Changing the parser to a context-free grammar approach #168

BlueDrink9 · 2022-10-20T09:46:21Z

Opening a new issue to further discuss the comment in #164

I am planning to write a formal grammar for the config, but haven't taken the time to do it. Once this is done, writing the config parsing code using a separate library will be easier. Quite a few of them exist for Rust: pest and rust-peg seemed interesting, but a lot of alternatives also exist.
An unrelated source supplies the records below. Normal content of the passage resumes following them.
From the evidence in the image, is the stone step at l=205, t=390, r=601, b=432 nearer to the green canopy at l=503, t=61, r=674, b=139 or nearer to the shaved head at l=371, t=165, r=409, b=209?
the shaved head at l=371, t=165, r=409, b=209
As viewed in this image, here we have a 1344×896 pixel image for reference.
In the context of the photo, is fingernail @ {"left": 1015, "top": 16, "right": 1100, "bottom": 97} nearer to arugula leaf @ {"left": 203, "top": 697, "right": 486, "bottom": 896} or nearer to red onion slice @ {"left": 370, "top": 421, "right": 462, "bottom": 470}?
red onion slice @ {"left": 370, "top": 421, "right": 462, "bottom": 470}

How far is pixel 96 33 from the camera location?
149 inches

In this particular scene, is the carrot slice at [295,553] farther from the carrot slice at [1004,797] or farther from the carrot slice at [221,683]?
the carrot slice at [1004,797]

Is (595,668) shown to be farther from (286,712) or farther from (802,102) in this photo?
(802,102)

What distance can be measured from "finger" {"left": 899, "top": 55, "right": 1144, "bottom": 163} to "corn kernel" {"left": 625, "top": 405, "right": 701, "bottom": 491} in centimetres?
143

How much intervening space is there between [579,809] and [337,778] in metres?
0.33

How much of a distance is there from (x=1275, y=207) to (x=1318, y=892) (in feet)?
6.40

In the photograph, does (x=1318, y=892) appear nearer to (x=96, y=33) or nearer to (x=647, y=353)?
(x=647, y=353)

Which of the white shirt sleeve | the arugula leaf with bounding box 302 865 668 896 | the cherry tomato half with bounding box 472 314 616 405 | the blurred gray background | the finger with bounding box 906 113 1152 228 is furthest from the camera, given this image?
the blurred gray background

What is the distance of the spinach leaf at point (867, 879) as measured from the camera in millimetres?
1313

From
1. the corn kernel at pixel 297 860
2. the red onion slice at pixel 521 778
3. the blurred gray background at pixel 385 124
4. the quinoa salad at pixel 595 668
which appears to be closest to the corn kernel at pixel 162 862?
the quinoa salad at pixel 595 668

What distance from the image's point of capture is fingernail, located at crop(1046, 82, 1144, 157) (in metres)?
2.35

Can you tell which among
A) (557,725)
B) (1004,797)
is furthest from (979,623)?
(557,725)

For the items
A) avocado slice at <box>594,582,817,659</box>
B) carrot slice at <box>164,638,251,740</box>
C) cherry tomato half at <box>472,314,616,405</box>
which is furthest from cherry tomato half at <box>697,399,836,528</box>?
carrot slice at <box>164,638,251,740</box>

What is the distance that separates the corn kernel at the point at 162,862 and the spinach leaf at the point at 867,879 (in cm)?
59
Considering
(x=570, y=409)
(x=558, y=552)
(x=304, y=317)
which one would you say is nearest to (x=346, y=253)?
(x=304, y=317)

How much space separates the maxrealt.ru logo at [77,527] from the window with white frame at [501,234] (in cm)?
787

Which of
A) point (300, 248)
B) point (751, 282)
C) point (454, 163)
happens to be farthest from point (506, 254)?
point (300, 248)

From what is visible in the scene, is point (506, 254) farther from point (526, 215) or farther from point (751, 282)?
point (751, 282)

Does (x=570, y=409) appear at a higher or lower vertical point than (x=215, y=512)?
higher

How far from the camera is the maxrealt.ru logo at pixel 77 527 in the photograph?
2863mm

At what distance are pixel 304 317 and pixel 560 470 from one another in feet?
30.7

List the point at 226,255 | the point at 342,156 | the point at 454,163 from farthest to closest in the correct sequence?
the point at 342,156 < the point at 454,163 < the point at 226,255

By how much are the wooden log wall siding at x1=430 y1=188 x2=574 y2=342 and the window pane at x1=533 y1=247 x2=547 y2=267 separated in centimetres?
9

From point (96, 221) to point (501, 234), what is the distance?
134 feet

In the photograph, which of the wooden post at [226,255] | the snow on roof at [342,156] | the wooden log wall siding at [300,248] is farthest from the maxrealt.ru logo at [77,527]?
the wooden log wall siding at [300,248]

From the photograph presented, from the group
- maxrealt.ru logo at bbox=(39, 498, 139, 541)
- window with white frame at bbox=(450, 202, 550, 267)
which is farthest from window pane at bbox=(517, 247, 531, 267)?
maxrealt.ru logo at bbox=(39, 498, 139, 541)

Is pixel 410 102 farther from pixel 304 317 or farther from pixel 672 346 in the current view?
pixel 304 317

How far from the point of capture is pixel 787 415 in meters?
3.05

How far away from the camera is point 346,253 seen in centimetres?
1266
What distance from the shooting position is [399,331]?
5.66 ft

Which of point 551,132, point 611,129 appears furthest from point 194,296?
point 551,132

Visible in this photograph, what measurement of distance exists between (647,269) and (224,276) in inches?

I've took a look at a few rust parsers, but hadn't seen either of those. My personal preference is to use parsers that use separate grammar files with dedicated specific syntax. In this case, pest looks like the best option by far. The reason I prefer this: it separates the concerns of defining a grammar from using the grammar in Rust - the grammar is more language-agnostic, and does not have to be concerned with computer syntax elements. You can see the different with rust-peg, which defines grammars in-line. Dedicated syntaxes are therefore much much more readable, which helps a lot when it comes to maintaining them. It does mean having to learn a new syntax, but my experience has been that they are very simple to learn, especially if you are used to regex.

Separating defining the structure from transforming it into a result is also probably more useful for a config parser like this, I think, because of how we don't necessarily want to do anything with the parsed result right away.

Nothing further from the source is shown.